*Given entries*:
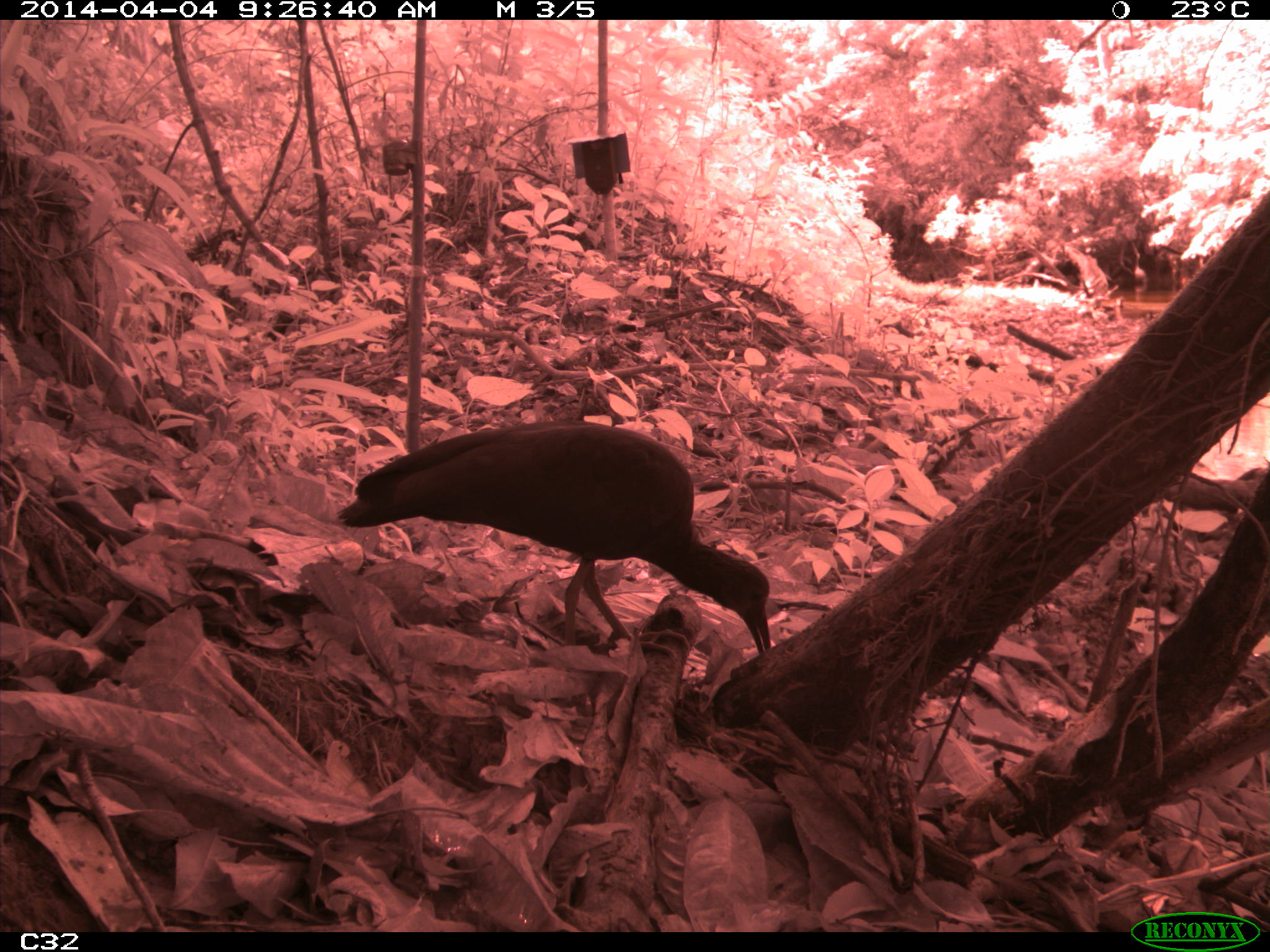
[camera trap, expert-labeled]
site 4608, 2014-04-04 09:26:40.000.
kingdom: Animalia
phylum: Chordata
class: Aves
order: Pelecaniformes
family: Threskiornithidae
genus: Mesembrinibis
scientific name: Mesembrinibis cayennensis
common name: green ibis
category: mesembrinis cayannensis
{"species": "mesembrinis cayannensis (green ibis) (Mesembrinibis cayennensis)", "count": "2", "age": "adult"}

*Problem requirements*: All that is needed is the exact run of lines above from the line containing "class: Aves" through the line containing "category: mesembrinis cayannensis", both of them included.

*Reply*:
class: Aves
order: Pelecaniformes
family: Threskiornithidae
genus: Mesembrinibis
scientific name: Mesembrinibis cayennensis
common name: green ibis
category: mesembrinis cayannensis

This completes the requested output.